Namun, Anda perlu ingat bahwa
sistem tersebut tidak meredam gerakan subjek sehingga sebaik-baiknya
teknologi yang ada pada kamera, Anda masih perlu belajar bagaimana
memaksimalkannya. Dengan membeli lensa atau bodi yang lebih mahal, bukan
berarti foto Anda tidak akan gagal.
5. “Ini lensa Jerman”
Carl-Zeiss,
Leica, Schneider-Kreuznach. Ini adalah beberapa merek Jerman yang
sukses merambah ke era digital. Banyak merek Jerman menikmati posisi
sebagai merek premium saat fotografi film (analog), tetapi gagal
bersaing dengan perkembangan teknologi Jepang di era digital. Lalu, yang
sukses berarti produknya bagus dong? Satu hal yang perlu Anda ketahui,
rahasia kesuksesan merek Jerman di era digital adalah dengan bekerja
sama dengan … produsen Jepang.
Ya, beberapa produsen Jerman dapat
tetap bersaing dengan memasarkan produk Jepang di bawah merek mereka.
Leica D-Lux 4 adalah salah satu contoh. Produk tersebut sebenarnya sama
persis dengan Panasonic LX3. Beberapa merek Jerman bahkan tidak lagi
memasarkan, hanya menerima royalti dari produsen Asia sehingga produk
mereka dapat dipasarkan dengan merek Jerman. Taktik pemasaran seperti
ini terbukti efektif, tetapi Anda jangan menilai sebuah kamera lebih
baik hanya karena ada merek Jerman tercantum padanya.
6. 15x zoom! 30x zoom!
Yang mereka katakan: “Lensa/kamera ini lebih baik karena zoomnya panjang”
Kenyataannya: Zoom yang panjang memperlambat kinerja lensa dan berpotensi menurunkan kualitas gambar
Akhir-akhir
ini ada beberapa lensa ultrazoom yang cukup baik, tetapi lensa tersebut
tidak murah. Generasi pertama lensa ultrazoom memiliki banyak masalah,
termasuk ketiadaan sistem peredam getar pada beberapa merek. Silahkan
saja memilih tipe lensa ini, tetapi yakinkan bahwa lensa tersebut adalah
tipe terbaru.
Jika lensa ultrazoom terdapat pada kamera saku,
masalahnya bertambah. Selain lambat, ukuran kamera juga membesar. Saat
ini sudah ada kamera seukuran batang sabun dengan rentang zoom 14x
seperti Canon SX210, karena itu tak perlu memilih kamera yang besar jika
ingin zoom yang panjang. Kecuali jika Anda memang ingin kamera
SLR-like, yang membawa kita ke poin berikutnya…
7. “Ini sudah mirip SLR”
Yang mereka katakan: “Kamera ini keren lho Pak/Bu, sudah seperti DSLR”

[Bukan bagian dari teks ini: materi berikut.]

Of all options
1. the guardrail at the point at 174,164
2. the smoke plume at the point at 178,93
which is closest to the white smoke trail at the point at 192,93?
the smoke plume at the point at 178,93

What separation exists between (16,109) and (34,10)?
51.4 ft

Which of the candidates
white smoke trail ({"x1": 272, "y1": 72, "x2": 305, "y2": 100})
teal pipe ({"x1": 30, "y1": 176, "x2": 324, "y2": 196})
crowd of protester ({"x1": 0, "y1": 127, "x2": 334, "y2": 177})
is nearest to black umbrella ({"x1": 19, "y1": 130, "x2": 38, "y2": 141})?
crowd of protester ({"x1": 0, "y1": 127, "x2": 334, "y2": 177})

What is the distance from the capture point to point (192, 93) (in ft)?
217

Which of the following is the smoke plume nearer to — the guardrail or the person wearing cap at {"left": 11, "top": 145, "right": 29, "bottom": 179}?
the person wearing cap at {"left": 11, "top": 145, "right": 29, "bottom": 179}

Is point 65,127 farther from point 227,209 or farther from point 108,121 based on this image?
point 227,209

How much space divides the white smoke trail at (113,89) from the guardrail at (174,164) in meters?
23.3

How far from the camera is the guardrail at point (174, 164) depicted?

Kenyataannya: Kamera SLR-like masih 2-4 kali lebih lambat dibandingkan DSLR.
DSLR
menjadi pilihan jurnalis bukan karena kualitas gambarnya karena untuk
kualitas cetak koran, kamera saku masih bisa menyamai DSLR. Sebaliknya,
jurnalis membutuhkan kecepatan DSLR. Padahal, kecepatan shot-to-shot,
zooming, dan AF kamera SLR-like belum bisa menyamai DSLR sejati.
Selain
itu, banyak orang menyukai efek ruang tajam tipis (shallow DOF) yang
dapat diberikan DSLR tetapi sulit dilakukan dengan kamera SLR-like.
Kamera SLR-like memang masih memiliki rentang zoom terpanjang, sampai
30x. Tetapi selain itu, tidak ada alasan kenapa Anda tak dapat memilih
kamera yang lebih kecil atau memilih DSLR sejati.
8. Screen protector & Filter
Yang mereka katakan: “Tidak sekalian anti-gores dan filter lensa, Pak/Bu?”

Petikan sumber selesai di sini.